Two-component systems (TCSs) are common signal transduction systems, typically comprising paired histidine protein kinase (HK) and response regulator (RR) proteins. In many examples, it appears RR and HK genes have fused, producing a “hybrid kinase ” We have characterized a set of prokaryotic genes encoding RRs, HKs, and hybrid kinases, enabling characterization of gene fusion and fission. Primary factors correlating with fusion rates are the presence of transmembrane helices in HKs and the presence of DNA-binding domains in RRs, features that require correct (and separate) spatial location. In the absence of such features, there is a relative abundance of fused genes. The order of paired HK and RR genes and the nucleotide distance between encoded domains also correlate with apparent gene fusion rates. We propose that localization requirements and relative positioning of encoded domains within TCS genes affect the function (and therefore retention) of hybrid kinases resulting from gene fusion.
Two-component systems (TCSs) comprise the majority of prokaryotic phosphotransfer signal transduction pathways and regulate a wide variety of cellular processes (Hoch and Silhavy 1995), suggesting that TCS pathway architecture represents a robust platform upon which evolution can act. An appreciation of the evolutionary forces that have acted upon TCSs will enhance our understanding of the properties of contemporary systems.

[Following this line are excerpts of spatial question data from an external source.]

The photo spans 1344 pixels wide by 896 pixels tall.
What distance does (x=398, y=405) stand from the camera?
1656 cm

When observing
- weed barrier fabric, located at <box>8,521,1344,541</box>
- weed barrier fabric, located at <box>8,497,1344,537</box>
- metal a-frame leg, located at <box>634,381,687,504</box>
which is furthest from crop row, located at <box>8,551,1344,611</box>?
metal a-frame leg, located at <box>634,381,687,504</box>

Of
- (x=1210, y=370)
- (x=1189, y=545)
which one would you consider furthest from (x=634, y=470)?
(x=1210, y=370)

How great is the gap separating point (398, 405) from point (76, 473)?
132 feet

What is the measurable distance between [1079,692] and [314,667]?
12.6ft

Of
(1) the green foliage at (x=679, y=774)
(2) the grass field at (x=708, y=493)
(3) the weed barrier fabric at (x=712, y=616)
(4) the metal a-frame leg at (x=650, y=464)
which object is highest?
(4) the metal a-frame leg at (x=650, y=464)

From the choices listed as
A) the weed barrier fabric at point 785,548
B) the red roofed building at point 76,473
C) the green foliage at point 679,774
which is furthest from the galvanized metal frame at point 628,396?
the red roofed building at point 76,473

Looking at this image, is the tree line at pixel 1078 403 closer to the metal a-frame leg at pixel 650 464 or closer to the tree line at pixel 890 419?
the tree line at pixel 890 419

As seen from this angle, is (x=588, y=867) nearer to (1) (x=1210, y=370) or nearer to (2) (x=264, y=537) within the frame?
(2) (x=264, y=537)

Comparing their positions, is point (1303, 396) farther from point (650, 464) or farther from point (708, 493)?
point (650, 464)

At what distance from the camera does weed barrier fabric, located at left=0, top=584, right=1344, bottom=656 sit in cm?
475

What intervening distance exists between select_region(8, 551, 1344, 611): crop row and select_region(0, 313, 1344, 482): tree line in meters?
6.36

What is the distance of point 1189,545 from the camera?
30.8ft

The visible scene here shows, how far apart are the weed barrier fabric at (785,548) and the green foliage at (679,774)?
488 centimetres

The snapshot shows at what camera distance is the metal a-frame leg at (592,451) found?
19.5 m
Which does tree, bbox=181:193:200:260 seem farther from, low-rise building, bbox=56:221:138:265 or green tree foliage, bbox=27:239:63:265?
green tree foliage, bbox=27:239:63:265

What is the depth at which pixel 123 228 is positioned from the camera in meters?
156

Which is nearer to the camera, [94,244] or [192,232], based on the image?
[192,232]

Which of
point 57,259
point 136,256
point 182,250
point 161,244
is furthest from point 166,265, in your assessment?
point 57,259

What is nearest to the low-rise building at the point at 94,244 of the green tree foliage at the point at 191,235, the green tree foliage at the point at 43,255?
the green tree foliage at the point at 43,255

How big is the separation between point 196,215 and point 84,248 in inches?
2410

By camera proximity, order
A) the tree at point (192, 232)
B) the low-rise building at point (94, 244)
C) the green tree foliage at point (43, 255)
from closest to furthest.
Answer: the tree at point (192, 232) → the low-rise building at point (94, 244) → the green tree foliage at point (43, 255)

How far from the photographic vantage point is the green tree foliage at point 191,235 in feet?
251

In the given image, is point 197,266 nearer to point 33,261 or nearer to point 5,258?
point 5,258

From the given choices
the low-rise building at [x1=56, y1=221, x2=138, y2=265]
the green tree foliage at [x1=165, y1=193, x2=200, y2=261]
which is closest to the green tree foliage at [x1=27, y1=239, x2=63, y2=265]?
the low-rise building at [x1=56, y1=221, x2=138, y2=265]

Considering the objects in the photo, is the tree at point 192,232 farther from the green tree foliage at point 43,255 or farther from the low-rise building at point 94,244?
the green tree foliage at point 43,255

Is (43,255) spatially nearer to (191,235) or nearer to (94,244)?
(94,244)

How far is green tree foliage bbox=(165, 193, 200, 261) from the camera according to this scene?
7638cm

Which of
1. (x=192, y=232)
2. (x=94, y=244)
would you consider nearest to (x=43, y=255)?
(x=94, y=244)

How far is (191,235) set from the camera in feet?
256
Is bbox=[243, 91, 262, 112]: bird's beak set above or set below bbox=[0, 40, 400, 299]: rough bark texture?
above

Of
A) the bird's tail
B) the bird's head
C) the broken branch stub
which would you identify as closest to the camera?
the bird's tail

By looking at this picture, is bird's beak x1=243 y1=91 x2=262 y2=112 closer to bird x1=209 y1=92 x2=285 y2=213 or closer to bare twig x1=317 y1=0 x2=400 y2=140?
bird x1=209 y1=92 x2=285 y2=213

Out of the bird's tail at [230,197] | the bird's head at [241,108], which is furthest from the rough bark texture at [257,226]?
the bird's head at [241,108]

To this end, we have characterized gross-level evolutionary changes acting on TCS genes: fusions and fissions.
Typical TCSs consist of a histidine protein kinase (HK) and a response regulator (RR) (fig. 1 A and B). Generally, HKs possess an N-terminal “input” domain, which perceives an environmental stimulus, and a C-terminal transmitter domain, which autophosphorylates upon stimulation. Input domains are often transmembrane (TM), perceiving extracellular signals. Typical RRs have a C-terminal effector/output domain and an N-terminal receiver domain, which is phosphorylated upon interaction with the transmitter domain of its partner HK. This alters the activity of the output domain, which often regulates transcription (Parkinson and Kofoid 1992). In bacteria, HK and RR genes encoding an entire TCS are typically found paired in the genome. However, in many cases the 2 genes have apparently fused, resulting in a “hybrid kinase” containing transmitter and receiver domains (fig. 1 C and D).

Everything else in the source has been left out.